Birks, Norman Arthur, 1892 - 1989
Dates
- Existence: 1892 - 1989
Biography
Norman Arthur Birks was born in Bradford on 1st November 1892, and studied at Bradford Technical College from 1908 to 1911. He then studied engineering at the University of Sheffield, graduating in 1914 with an Associateship in mechanical engineering. During World War I, he served with the 9th York and Lancaster Regiment and the Motor Machine Gun Service, and then transferred to the Royal Flying Corps. He trained at Oxford, Hendon, Doncaster and Catterick, and was posted to France in November 1916 as a pilot in the DH2-equipped 29 Squadron at Izel-le-Hameau. On 5th April 1917, Norman Birks was shot down, wounded, in No-Man´s Land.
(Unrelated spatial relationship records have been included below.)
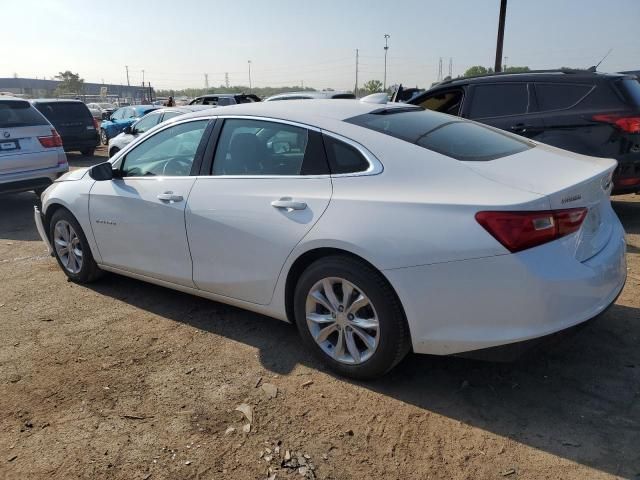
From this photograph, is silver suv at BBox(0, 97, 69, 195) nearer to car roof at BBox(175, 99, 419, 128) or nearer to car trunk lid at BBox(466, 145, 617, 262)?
car roof at BBox(175, 99, 419, 128)

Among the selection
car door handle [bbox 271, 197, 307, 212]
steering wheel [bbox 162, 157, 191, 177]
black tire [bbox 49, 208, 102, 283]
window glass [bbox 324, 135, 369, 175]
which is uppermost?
window glass [bbox 324, 135, 369, 175]

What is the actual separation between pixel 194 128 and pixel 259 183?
0.90 metres

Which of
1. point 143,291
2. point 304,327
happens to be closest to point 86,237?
point 143,291

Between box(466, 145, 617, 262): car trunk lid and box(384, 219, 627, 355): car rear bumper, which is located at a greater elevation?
box(466, 145, 617, 262): car trunk lid

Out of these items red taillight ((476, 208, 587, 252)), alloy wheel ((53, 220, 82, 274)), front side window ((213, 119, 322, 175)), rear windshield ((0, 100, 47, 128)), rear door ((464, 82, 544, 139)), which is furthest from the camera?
rear windshield ((0, 100, 47, 128))

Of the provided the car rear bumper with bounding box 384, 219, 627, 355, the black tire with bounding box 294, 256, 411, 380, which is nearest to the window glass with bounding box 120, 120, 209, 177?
the black tire with bounding box 294, 256, 411, 380

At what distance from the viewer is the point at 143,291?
4699 mm

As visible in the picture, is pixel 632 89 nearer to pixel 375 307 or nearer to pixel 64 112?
pixel 375 307

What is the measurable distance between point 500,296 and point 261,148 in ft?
5.91

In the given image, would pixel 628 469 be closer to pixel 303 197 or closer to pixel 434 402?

He was taken prisoner and treated in hospital until September 1917, when he was transferred to the Prisoner of War camp at Holzminden, where he remained until the Armistice.
After the war, Norman Birks returned to engineering and, in 1920 set up in business with his brother Douglas as Abbot, Birks and Co., a company specialising in components for the gas and plumbing industries, of which he remained a director until his retirement in 1970. During World War II, he was second in command of the Air Training Corps squadron at Leatherhead in Surrey. Norman Birks died on 16th June 1989.
Notes compiled partly from an obituary of Norman Birks by Stuart Tucker in 'Cross and Cockade International Journal', 21(1), 1990.